モスキートeriは時々テロリストになる。

度々お話しているが、
M.eriはすこぶる、
うんこに弱い。

今から私がお話するのは、
職員用トイレに向かうという、
至ってシンプルな出来事である。


「く と う て ん」


私は、年に数回「くとうてん」と、
病院コメディカルにご指摘を受ける。

「あ、eri、リハビリ入りたいんだけど、酸素ボンベ空っぽだよ、入れ替えないとリハ室いけないよ!」理学療法士の薗部くんだ。

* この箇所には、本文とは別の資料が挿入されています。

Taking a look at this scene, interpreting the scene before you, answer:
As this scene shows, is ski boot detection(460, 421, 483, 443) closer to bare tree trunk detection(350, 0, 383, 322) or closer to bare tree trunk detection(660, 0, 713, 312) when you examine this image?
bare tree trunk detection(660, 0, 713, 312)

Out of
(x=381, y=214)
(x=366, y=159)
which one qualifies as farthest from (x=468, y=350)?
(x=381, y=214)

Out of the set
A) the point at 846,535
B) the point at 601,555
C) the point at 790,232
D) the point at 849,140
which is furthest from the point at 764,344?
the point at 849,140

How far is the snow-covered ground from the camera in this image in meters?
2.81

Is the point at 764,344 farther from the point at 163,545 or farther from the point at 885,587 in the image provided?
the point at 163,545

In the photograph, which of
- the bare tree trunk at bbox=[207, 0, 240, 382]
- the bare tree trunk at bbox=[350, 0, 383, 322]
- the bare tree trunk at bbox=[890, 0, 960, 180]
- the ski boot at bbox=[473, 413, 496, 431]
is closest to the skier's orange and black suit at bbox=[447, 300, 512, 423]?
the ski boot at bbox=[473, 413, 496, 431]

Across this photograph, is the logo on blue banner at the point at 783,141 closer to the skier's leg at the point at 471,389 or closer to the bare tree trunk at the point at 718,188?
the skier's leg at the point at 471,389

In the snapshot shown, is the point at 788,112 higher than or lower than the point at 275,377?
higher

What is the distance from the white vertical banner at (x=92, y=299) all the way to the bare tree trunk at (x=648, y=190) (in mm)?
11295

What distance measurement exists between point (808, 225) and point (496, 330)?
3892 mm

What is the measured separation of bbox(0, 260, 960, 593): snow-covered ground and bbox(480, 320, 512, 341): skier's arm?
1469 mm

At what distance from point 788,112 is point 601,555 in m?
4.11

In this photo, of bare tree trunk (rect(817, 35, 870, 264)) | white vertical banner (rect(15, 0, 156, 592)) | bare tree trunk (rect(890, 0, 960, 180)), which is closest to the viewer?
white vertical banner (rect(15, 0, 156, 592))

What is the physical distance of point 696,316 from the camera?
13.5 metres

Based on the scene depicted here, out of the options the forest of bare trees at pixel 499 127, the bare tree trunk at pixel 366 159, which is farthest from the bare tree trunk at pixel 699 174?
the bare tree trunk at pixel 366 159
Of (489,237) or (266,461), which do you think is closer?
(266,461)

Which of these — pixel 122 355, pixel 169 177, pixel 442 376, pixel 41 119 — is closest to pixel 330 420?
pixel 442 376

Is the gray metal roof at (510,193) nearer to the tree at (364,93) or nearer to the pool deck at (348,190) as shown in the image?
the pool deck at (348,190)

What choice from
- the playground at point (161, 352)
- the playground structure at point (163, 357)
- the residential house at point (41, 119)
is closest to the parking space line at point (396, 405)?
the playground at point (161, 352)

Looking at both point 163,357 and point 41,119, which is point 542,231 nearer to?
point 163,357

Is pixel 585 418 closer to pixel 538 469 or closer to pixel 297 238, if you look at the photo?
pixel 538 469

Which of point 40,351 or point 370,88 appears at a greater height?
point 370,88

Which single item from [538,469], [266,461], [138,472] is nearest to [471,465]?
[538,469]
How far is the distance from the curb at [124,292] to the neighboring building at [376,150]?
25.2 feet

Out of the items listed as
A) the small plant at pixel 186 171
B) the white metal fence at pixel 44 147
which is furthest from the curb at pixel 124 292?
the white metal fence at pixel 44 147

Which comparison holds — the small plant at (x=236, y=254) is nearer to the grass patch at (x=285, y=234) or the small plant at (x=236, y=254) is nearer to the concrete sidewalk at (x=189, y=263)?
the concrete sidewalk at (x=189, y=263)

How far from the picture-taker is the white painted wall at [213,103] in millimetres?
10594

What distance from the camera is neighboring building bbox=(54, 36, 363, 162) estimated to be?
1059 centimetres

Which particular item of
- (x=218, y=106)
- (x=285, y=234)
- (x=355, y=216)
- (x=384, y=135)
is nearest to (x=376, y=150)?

「チェックが甘いよもう変えておいたおぬしの操作方法が悪いのだ点滴の更新で今ナースが向かっているからお待ち」

薗部は無言でポツーンとしている。

6階のトイレは満室だった。
eriは振り返らない。

階段で5階に降りる。

「eri!明日の監査までに記録全チェック終わったか、全科回って!終わってなかったらフォロー入ってあげて!!」
記録委員のボス、安城さんは、ストレッチャーで患者さんを搬送しながら話しかける。


「はいわかりましたよろこんでー」
eriは猛スピードで小走りをしている。
ちなみに、カーブを曲がる時、どうしてもドリフトをしたくなるのはなぜだろうか。
けっ、5階も満室じゃないか。
eriは4階まで階段を降りる。

「eri、術前訪問いったら、木村さんいないんだけど、見つかったら連絡くれる」オペ室の、佐伯さんだ。明日予約オペを控える患者様に会いにきたのだ。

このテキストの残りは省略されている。